» **STATED GOAL 1**
Reproduce word for word the part of the meeting notice starting at "By order of" and ending at "person duly authorised.".
» **STATED GOAL 2**
Rewrite the records starting at the line containing "As captured here, what" and ending at the end of the records, replacing "measured extent" with "distance" and leaving all else unchanged.
# start of TEXT TO READ
By order of the Board
Sprocomm Intelligence Limited
Li Chengjun
Chairman
Hong Kong, 29 April 2025
Notes:
(1) Any member of the Company entitled to attend and vote at the 2025 AGM shall be entitled to appoint another person as its/his/her proxy to attend and vote instead of it/him/her and so appointed shall have the same right as the member to speak at the meeting. A member who is the holder of two or more Shares may appoint one or more proxies to attend and vote instead of it/him/her. A proxy need not be a member of the Company.
(2) A form of proxy for use at the 2025 AGM is enclosed herewith.
(3) The form of proxy must be signed by you or your attorney duly authorised in writing or, in the case of a corporation, must be under its seal or the hand of an officer, attorney or other person duly authorised.
NOTICE OF 2025 ANNUAL GENERAL MEETING
(4) The form of proxy and the power of attorney or other authority, if any, under which it is signed or a notarially certified copy thereof must be lodged at the branch share registrar and transfer office of the Company in Hong Kong, Tricor Investor Services Limited at 17/F, Far East Finance Centre, 16 Harcourt Road, Hong Kong, not later than 48 hours (i.e. 11:00 a.m. on Wednesday, 28 May 2025) before the time appointed for holding the 2025 AGM or any adjourned meeting (as the case may be) and in default the proxy shall not be treated as valid. Completion and return of the form of proxy shall not preclude members from attending and voting in person at the 2025 AGM or at any adjourned meeting (as the case may be) should they so wish.
(5) Where there are joint registered holders of any Share, any one of such persons may vote at the meeting, either personally or by proxy, in respect of such Share as if he/she was solely entitled thereto; but if more than one of such joint holders be present at the meeting personally or by proxy, the vote of that one of the said persons so present whose name stands first on the register of members in respect of such Share shall be accepted to exclusion of the votes of the other joint holders.
(6) The register of members of the Company will be closed from Tuesday, 27 May 2025 to Friday, 30 May 2025, both days inclusive, during which period no transfer of shares will be effected. In order to qualify for attending and voting at the 2025 AGM, all transfers accompanied by the relevant share certificates must be lodged with the Company's branch share registrar and transfer office in Hong Kong, Tricor Investor Services Limited at 17/F, Far East Finance Centre, 16 Harcourt Road, Hong Kong for registration not later than 4:30 p.m. on Monday, 26 May 2025.
(7) The 2025 AGM is expected to last for no more than half a day. Shareholders who attend the 2025 AGM shall bear their own travelling and accommodation expenses.
# end of TEXT TO READ
# start of DATASET EXCERPTS
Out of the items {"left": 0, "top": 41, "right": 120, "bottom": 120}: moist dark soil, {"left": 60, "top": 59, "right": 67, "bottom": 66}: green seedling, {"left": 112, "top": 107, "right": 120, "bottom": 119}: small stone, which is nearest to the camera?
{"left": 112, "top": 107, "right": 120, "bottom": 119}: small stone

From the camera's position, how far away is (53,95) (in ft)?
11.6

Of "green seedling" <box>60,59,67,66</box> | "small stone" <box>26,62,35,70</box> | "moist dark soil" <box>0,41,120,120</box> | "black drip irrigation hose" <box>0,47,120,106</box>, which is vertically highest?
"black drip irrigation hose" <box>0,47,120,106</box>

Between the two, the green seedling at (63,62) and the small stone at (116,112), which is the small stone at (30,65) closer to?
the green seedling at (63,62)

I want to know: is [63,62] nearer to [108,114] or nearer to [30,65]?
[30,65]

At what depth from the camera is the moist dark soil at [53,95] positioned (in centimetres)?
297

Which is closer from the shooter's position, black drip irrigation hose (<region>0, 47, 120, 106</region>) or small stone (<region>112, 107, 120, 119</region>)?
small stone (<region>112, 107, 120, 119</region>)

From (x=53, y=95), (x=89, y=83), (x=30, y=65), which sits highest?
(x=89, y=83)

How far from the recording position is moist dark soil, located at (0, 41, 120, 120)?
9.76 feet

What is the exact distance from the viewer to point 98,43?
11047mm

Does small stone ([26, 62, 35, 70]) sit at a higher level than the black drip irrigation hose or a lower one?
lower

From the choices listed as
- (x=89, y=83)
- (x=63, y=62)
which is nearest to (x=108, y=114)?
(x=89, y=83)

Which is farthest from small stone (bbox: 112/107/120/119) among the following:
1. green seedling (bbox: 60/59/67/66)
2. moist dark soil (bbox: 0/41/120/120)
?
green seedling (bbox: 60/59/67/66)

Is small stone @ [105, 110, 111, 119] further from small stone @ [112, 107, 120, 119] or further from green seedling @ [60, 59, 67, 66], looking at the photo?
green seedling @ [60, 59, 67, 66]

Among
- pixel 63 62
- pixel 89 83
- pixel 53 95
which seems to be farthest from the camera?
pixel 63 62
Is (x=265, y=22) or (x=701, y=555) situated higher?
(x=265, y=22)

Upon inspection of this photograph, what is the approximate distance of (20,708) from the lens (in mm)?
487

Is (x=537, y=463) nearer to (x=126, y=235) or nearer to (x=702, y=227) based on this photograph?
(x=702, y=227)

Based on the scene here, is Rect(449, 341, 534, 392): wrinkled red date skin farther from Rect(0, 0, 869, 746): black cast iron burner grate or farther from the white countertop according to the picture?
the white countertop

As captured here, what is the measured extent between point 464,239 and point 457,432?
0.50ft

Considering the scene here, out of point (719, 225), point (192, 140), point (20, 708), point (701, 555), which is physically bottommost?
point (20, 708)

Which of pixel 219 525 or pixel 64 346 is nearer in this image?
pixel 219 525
# end of DATASET EXCERPTS
» **FINAL RESULT 1**
By order of the Board
Sprocomm Intelligence Limited
Li Chengjun
Chairman
Hong Kong, 29 April 2025
Notes:
(1) Any member of the Company entitled to attend and vote at the 2025 AGM shall be entitled to appoint another person as its/his/her proxy to attend and vote instead of it/him/her and so appointed shall have the same right as the member to speak at the meeting. A member who is the holder of two or more Shares may appoint one or more proxies to attend and vote instead of it/him/her. A proxy need not be a member of the Company.
(2) A form of proxy for use at the 2025 AGM is enclosed herewith.
(3) The form of proxy must be signed by you or your attorney duly authorised in writing or, in the case of a corporation, must be under its seal or the hand of an officer, attorney or other person duly authorised.

» **FINAL RESULT 2**
As captured here, what is the distance between point 464,239 and point 457,432?
0.50ft

Considering the scene here, out of point (719, 225), point (192, 140), point (20, 708), point (701, 555), which is physically bottommost?
point (20, 708)

Which of pixel 219 525 or pixel 64 346 is nearer in this image?
pixel 219 525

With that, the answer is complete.